Без тебя, милый, постелька холодна,
Одеяльце заиндевело,
Изголовьице мороза холодней…

Право же, вся эротическая поэзия послед­него времени ничего не стоит перед этими простыми любовными словами. Нагнувшись к Косте Попову, я спросил: «Скажите, мож­но ли станичников поблагодарить деньгами? У меня есть совсем мне не нужные.» Он от­ветил: «Я думаю, лучше не надо. Они как петь, плясать, так и в бой идти — всегда с удовольствием. Да, кроме того, пожалуй, от Вас и обидятся. Друзья. Вот если бы водченки…»

Дорогой мой друг, добрый фармацевт Векслер! Теперь Вы вне досягаемости, и я сво­бодно приношу Вам мою глубокую призна­тельность за то, что во многих случаях Ва­ши аптекарские пузырьки служили мне ле­карством и подпорою духа, и помощью в ра­боте, и средством от смертельной тоски, и возможностью увеселить друга, несмотря на строгий запрет!

Катерина Матвеевна сначала приветливо хозяйничала, а потом отошла к двери и сто­яла, подперши ладонью щеку. Вздыхая и по­качивая головою, провожала. А утром я про­водил 2-ю сотню до артиллерийских казарм. Три года о моих приятелях не было ни слу­ху, ни духу.

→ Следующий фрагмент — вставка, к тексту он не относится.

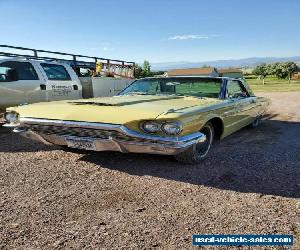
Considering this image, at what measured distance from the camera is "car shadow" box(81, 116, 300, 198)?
14.2 ft

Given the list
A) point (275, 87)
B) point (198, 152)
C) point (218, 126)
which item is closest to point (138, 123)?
point (198, 152)

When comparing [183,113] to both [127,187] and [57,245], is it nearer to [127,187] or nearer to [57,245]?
[127,187]

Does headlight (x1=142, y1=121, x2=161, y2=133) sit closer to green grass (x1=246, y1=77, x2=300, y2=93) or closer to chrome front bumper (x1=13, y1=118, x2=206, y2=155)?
chrome front bumper (x1=13, y1=118, x2=206, y2=155)

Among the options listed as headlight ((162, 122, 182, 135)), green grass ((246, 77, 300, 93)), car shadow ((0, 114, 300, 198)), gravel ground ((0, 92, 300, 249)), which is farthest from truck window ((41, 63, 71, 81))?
green grass ((246, 77, 300, 93))

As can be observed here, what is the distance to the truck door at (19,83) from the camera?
24.5ft

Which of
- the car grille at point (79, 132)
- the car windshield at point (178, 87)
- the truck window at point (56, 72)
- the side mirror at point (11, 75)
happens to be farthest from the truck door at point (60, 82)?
the car grille at point (79, 132)

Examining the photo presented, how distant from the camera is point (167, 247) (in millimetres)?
2842

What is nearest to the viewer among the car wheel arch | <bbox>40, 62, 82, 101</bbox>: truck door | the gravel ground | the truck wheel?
the gravel ground

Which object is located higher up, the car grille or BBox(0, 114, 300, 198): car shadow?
the car grille

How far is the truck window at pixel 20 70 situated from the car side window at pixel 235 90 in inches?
173

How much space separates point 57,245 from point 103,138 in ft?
5.78

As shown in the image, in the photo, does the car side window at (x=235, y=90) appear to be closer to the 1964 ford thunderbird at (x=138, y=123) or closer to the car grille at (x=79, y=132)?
the 1964 ford thunderbird at (x=138, y=123)

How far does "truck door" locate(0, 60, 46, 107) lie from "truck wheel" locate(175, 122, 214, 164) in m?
4.35

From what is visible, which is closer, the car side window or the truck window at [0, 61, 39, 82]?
the car side window
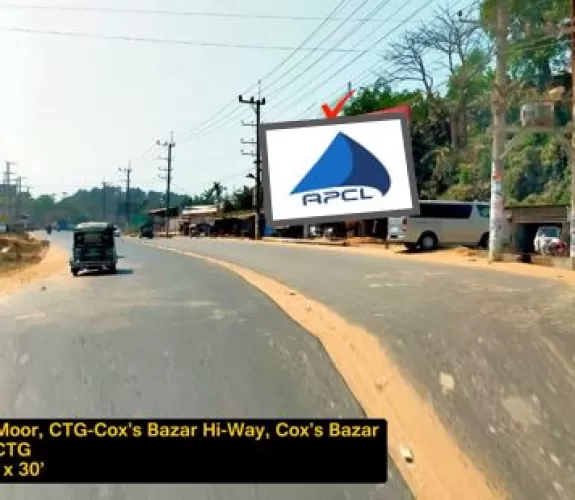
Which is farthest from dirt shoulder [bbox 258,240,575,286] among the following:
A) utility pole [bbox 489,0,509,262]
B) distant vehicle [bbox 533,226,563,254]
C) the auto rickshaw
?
the auto rickshaw

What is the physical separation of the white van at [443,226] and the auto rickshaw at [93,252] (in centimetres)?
1321

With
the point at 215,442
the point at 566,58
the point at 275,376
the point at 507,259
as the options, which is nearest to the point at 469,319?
the point at 275,376

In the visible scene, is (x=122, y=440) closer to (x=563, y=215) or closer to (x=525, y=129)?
(x=525, y=129)

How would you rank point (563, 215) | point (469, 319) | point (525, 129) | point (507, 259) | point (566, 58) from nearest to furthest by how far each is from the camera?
1. point (469, 319)
2. point (525, 129)
3. point (507, 259)
4. point (563, 215)
5. point (566, 58)

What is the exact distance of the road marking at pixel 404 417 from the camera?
4.74m

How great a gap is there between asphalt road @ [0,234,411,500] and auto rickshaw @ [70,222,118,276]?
12736mm

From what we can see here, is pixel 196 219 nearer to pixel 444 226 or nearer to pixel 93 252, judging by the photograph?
pixel 444 226

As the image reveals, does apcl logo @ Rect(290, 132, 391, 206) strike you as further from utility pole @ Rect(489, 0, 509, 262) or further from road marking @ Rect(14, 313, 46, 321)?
utility pole @ Rect(489, 0, 509, 262)

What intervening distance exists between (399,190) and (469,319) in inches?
138

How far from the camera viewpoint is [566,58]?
43406 mm

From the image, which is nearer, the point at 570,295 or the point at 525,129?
the point at 570,295

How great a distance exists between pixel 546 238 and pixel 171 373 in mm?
24167

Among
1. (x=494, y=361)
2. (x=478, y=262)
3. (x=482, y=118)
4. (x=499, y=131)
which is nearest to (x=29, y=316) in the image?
(x=494, y=361)

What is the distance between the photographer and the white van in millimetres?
31484
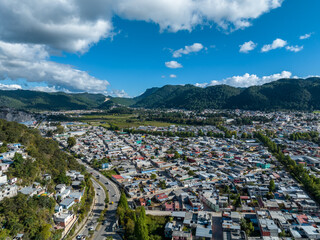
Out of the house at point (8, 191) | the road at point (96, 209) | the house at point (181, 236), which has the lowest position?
the road at point (96, 209)

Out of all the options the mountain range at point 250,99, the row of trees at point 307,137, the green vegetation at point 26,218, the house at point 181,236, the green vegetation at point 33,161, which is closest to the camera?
the green vegetation at point 26,218

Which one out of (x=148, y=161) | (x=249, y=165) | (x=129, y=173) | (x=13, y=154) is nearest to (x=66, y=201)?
(x=13, y=154)

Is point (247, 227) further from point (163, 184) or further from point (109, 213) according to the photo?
point (109, 213)

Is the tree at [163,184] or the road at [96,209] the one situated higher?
the tree at [163,184]

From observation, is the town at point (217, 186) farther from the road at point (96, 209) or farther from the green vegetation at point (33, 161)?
the green vegetation at point (33, 161)

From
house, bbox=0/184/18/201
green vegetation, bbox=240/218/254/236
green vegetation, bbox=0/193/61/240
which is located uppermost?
house, bbox=0/184/18/201

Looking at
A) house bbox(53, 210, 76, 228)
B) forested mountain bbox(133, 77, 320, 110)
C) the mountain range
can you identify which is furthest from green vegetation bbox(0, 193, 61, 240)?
the mountain range

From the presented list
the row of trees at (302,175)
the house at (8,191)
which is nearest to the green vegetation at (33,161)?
the house at (8,191)

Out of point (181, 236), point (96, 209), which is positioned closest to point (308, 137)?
point (181, 236)

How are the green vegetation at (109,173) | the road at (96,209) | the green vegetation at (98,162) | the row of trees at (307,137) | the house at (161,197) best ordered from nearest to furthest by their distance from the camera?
the road at (96,209)
the house at (161,197)
the green vegetation at (109,173)
the green vegetation at (98,162)
the row of trees at (307,137)

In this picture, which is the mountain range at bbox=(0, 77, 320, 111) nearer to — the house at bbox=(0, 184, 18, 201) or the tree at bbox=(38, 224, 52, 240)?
the tree at bbox=(38, 224, 52, 240)
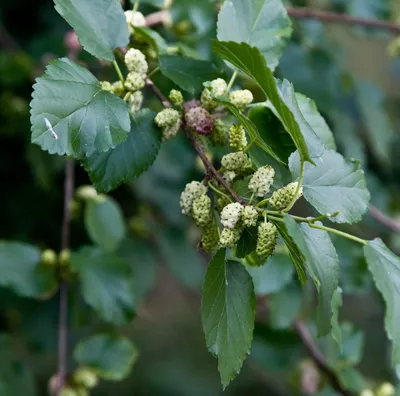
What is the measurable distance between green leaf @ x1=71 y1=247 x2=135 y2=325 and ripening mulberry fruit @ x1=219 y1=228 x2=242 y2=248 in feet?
1.66

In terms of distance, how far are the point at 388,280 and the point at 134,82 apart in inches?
12.2

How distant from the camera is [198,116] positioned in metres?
0.59

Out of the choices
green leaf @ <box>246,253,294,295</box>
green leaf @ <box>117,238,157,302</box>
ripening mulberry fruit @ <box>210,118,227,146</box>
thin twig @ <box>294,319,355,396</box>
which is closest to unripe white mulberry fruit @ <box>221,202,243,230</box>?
ripening mulberry fruit @ <box>210,118,227,146</box>

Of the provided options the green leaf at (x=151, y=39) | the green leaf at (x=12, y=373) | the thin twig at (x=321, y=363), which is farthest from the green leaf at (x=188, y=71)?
the green leaf at (x=12, y=373)

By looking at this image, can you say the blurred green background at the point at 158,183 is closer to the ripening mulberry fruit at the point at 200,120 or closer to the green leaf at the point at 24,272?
the green leaf at the point at 24,272

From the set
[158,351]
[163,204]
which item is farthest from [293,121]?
[158,351]

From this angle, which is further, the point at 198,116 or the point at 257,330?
the point at 257,330

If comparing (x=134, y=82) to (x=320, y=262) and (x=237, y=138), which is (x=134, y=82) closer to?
→ (x=237, y=138)

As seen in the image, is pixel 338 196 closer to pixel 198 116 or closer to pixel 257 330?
pixel 198 116

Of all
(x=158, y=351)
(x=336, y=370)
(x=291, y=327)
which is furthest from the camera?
(x=158, y=351)

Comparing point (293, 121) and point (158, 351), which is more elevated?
point (293, 121)

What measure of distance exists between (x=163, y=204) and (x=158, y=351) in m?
1.03

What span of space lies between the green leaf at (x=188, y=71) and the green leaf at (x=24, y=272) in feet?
1.70

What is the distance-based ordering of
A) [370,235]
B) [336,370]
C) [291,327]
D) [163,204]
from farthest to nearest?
1. [370,235]
2. [163,204]
3. [291,327]
4. [336,370]
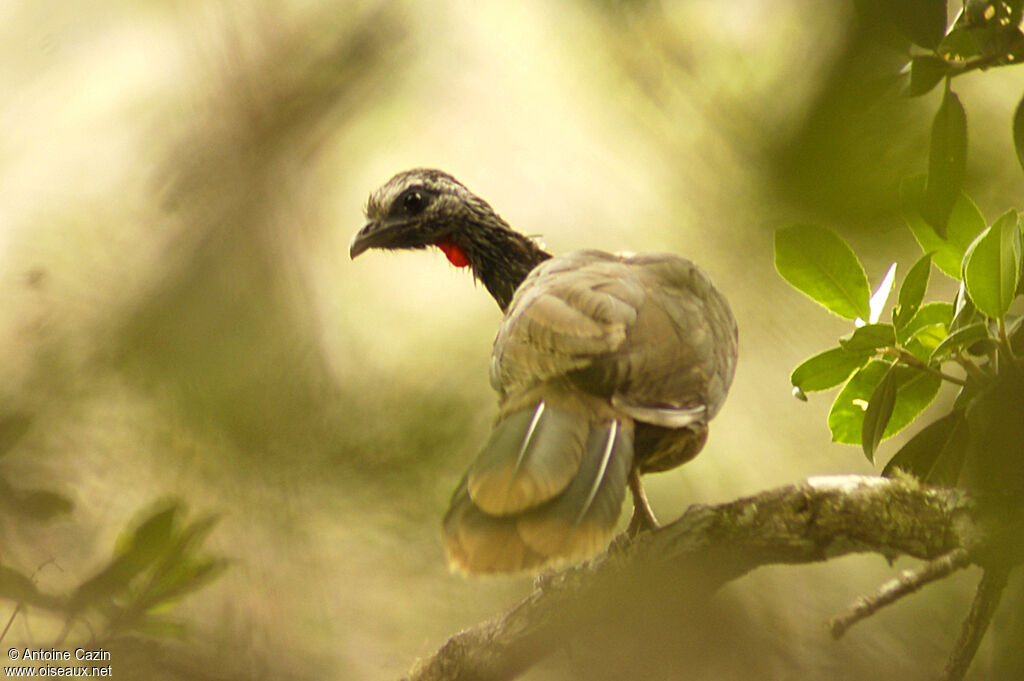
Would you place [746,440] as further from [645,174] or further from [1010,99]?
[1010,99]

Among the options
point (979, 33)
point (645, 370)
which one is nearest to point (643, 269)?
point (645, 370)

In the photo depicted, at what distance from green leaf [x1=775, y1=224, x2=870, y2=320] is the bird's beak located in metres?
1.69

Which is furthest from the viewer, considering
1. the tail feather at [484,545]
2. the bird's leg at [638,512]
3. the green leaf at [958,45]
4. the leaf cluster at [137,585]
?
the bird's leg at [638,512]

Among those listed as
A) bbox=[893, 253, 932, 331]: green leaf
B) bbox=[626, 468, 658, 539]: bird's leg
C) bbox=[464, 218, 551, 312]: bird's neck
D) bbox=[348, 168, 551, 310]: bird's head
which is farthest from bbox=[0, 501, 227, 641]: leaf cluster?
bbox=[893, 253, 932, 331]: green leaf

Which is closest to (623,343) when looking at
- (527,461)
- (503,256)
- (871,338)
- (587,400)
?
(587,400)

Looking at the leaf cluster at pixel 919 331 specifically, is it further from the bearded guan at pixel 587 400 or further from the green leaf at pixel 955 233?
the bearded guan at pixel 587 400

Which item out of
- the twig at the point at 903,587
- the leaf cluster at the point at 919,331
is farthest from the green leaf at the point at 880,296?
the twig at the point at 903,587

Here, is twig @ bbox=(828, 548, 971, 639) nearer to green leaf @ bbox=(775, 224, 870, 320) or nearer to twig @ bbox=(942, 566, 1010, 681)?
twig @ bbox=(942, 566, 1010, 681)

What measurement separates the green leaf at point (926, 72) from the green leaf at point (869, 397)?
671 mm

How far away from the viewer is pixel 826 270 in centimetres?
160

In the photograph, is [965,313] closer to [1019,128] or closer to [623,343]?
[1019,128]

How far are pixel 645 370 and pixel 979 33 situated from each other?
0.83m

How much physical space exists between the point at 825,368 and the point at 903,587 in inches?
18.2

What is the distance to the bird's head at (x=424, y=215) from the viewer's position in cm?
298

Много-много прошло времени. Стали не то, что забываться, но как-то все реже вспоми­наться милые образы донского сотника Кос­ти и его станичников.

Да, ведь, впрочем, и была нам проститель­на такая рассеянность памяти: жизнь рус­ская все круче катилась по наклону к безд­не. Уже добежала до нас страшная и оскор­бительная весть о том, что, вопреки завере­ниям военного министерства, в Карпатской армии отсутствуют пушечные снаряды и ру­жейные патроны, и что геройские солдаты, отступая шаг за шагом, принуждены оборо­няться прикладами и камнями. Терялось до­верие к правительству. Но патриотизм еще не начинал угасать: рабочие на военных за­водах, по личному почину, утроили произ­водство; на вагонах они писали мелом для солдат: снарядов не жалеть! Расстройство тыла, гибель старых строевых кадров; не­померно-огромная, сверхсильная жертва людьми принесенная Россией делу союзни­ков, долговременное сидение в окопах и де­ятельная пропаганда — доканали Родину. Потянулись длинные хвосты в Петербурге и Москве у булочных, началось дезертир­ство. Печально, тоскливо пошли дни…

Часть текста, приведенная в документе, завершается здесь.